Being charedi is like a choreographed dance, like a complex mating ritual minus the mating; but there were no lessons offered and you had missed the rehearsals, so the best you could do is trip over your feet until the klezmer ends.
Everyone knew that Borsalino hats were all the rage and there you were still wearing a Bertolini like some sort of nerd.
Everyone got the memo that square buttons with pink stitching was the coolest shit, but you thought that all style and all color was still banned, like it had been yesterday.
Everyone understood the great insult that Rabbi Koplevitch had committed against Rabbi Eisensthaltz by calling him “Zatzal” instead of “Tazukal” in his Hamodia Op-ed, but you didn’t understand why there was now a need for armed guards around Kopelevitz’s Volvo.
Your entire worth revolved around what institution you were enrolled in. And yet the admissions process was like a ballet of informal avoidance.
You didn’t apply to a school. You hung out around The Rosh Yeshiva’s hovel at 2:33 when he was known to see people for four minutes.
After three days of waiting, you gained an audience with the esteemed 82 year old, and laid your case as to why you were a perfect candidate for his illustrious academy of knowledge.
He has Parkinson’s, so you don’t understand a word he says as he mumbles into his beard, but his second in command conveys to you that no, you haven’t made the cut.
But he says it in Aramaic, so it stings less.
That’s what the man towering over you wants to know. “Just Mai, in God’s great universe, is Hai?” You’re not sure yourself and therefore you stare blankly back at him.
Then finally, it hits you.
This is his seat.
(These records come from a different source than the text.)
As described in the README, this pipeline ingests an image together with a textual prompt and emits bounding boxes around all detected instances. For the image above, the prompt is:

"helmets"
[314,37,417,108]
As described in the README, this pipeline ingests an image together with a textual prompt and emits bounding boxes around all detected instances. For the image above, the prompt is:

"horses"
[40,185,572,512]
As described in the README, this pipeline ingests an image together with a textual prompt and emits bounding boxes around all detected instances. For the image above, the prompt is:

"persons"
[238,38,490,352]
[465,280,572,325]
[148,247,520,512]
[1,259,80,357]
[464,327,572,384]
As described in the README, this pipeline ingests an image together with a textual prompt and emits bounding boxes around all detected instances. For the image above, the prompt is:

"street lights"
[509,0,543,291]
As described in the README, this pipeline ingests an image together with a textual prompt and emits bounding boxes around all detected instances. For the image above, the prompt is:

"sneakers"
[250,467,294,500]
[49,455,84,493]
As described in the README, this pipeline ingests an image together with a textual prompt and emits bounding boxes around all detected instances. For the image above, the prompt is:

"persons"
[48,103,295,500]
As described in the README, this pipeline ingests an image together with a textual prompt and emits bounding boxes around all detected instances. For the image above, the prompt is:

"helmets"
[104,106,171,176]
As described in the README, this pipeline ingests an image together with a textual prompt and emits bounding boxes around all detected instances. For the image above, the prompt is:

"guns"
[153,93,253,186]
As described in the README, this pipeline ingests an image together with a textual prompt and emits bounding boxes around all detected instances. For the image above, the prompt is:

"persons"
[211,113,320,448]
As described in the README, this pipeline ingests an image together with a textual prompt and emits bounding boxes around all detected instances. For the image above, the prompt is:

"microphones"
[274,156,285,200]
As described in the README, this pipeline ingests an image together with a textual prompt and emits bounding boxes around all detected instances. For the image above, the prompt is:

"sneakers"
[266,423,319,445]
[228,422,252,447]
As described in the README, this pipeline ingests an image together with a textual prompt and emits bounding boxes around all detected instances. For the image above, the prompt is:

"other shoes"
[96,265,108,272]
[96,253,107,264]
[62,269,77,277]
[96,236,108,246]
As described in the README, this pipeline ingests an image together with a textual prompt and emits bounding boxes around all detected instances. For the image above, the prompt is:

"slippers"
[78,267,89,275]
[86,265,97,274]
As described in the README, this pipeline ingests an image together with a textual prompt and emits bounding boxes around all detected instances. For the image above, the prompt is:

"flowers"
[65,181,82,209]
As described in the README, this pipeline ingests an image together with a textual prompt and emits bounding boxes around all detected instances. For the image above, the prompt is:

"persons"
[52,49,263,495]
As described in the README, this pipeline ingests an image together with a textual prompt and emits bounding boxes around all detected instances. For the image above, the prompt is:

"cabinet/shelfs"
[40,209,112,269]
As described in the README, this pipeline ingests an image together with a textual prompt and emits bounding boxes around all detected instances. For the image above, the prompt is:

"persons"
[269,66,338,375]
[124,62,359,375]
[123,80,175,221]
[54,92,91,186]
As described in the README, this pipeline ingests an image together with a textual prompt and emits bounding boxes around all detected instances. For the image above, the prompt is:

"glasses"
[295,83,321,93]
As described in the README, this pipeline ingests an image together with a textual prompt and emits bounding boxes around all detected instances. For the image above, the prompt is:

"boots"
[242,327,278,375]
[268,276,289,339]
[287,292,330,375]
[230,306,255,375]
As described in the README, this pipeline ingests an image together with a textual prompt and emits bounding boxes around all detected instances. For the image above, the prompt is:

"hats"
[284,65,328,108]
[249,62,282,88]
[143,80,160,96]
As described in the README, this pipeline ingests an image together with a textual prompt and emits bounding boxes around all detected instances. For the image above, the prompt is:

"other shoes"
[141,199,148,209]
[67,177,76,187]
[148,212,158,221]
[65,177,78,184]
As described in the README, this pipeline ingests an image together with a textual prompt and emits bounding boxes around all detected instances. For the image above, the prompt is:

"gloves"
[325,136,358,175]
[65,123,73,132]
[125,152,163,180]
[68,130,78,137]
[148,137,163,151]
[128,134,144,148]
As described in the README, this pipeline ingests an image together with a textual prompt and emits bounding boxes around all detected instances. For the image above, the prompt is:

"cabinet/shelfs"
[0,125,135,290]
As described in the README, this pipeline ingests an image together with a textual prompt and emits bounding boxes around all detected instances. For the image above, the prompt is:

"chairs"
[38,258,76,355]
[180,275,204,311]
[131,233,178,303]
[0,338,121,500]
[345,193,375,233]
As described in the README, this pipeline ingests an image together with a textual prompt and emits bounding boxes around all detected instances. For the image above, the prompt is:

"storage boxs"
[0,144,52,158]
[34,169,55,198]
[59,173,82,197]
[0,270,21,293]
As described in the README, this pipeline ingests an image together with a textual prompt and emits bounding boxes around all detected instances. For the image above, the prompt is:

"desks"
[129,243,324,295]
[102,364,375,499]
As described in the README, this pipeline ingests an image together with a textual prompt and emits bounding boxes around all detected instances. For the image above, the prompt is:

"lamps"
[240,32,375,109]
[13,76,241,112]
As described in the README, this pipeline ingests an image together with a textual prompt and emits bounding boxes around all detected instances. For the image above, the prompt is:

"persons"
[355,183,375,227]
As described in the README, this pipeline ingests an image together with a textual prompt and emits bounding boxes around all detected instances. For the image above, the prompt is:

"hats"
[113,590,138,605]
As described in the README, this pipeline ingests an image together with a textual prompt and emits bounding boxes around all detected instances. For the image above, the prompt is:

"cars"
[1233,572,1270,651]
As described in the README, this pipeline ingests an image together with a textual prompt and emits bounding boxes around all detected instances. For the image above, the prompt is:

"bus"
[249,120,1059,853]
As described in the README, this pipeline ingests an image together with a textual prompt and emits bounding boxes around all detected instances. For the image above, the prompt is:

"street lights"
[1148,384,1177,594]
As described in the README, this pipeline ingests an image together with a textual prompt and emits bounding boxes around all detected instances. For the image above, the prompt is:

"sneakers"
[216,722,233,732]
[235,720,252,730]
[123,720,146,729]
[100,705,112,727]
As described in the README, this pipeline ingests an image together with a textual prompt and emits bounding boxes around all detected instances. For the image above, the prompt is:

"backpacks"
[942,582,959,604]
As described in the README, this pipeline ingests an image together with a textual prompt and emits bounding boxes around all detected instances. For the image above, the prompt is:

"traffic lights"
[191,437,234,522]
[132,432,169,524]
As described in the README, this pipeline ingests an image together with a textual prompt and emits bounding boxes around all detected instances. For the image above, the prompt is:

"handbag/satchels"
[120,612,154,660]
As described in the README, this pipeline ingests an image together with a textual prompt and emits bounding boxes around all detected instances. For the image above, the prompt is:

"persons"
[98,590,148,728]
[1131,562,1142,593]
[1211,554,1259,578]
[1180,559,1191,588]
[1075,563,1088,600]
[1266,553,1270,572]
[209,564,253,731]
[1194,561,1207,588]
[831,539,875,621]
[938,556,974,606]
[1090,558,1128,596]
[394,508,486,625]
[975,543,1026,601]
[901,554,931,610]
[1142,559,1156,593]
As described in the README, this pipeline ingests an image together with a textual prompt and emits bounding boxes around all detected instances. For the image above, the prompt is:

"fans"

You’re sitting in his fucking seat, and he’s asking you, with grace, tact, and subtlety, what in the hell you are doing that for.
You are doing that for as to have a seat to sit on, because the Mir Yeshiva is notorious for not having any of those. You had thought, wrongly, that since you’ve been sitting here for three months without a hitch, that you finally had it figured out.
However, this has been this man’s seat for 20 years. And as the verse sayeth, “What are three months in thy eyes, God, compared to 20 years?” King David was a wise man. A wise man indeed.
And so, you move on, on an eternal quest to find a place to sit, while wondering Mai, actually, is all of Hai.